Course: ENSF 611 - Fall 2021
Author: Bhavyai Gupta
All the code is available in the file jupyter notebook titanic.ipynb.
Just run all the cells of the jupyter notebook one by one. At the end, it would generate a file submission.csv, which was used for submission.
There is no additional packages installed. Only the ones that have been used in the lectures and assignments are used.
- numpy
- pandas
- matplotlib
- seaborn
- mglearn
- sklearn
The screenshot of the final score as reported after submission on Kaggle is below. The results show that my submission has got accuracy of 0.77511.

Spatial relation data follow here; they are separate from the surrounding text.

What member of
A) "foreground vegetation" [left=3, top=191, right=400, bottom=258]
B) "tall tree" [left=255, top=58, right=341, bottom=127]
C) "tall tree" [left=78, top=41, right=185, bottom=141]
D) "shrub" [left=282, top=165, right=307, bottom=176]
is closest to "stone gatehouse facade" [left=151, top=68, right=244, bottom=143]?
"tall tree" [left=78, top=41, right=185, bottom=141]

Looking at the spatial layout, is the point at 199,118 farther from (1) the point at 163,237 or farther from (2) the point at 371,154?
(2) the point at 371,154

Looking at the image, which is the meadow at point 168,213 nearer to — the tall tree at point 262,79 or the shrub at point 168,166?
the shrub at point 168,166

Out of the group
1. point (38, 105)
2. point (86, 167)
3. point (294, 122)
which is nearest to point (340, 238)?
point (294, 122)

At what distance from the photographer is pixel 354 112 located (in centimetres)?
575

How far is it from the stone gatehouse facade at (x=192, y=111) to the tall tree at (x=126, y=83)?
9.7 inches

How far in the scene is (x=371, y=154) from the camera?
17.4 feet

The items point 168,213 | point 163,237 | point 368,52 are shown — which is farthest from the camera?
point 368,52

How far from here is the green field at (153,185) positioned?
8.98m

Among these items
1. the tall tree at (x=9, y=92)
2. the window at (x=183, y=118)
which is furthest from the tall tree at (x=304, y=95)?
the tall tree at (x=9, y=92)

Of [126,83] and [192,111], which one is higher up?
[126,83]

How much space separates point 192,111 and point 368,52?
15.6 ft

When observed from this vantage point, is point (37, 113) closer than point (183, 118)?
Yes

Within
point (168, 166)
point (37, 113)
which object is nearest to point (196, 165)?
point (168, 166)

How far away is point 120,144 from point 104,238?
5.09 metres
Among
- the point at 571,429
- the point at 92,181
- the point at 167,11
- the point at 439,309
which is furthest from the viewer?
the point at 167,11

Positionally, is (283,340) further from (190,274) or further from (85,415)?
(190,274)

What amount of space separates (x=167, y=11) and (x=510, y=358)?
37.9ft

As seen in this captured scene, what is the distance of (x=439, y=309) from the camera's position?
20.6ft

As described in the proposal, I took part in the Titanic competition on Kaggle by preparing the notebook and submitting my predictions.
As stated in the proposal, I had used models LogisticRegression, RandomForest, GradientBoosting, SVC for comparing the initial set of results using Cross Validation. Then hyperparameters were tuned for each of the model using grid search. Finally the best model - RandomForestClassifier - was used to generate the final set of predictions for submission.
However, a second competition on Kaggle wasn't explored, neither XGBoost was explored as time didn't permit.
There were no deviations from proposal.
This was a great learning experience for me. I think for the first time I had to analyze the so many different columns. Also, unlike all other previous assignments, I didn't had access to the y_test
which made this problem unique for me.
Speaking of models, I found it surprising that in my case RandomForest performs better than the GradientBoosting and SVC.
It was a fun experience. In future I would go for more Kaggle competitions which would broaden my understanding on Machine Learning.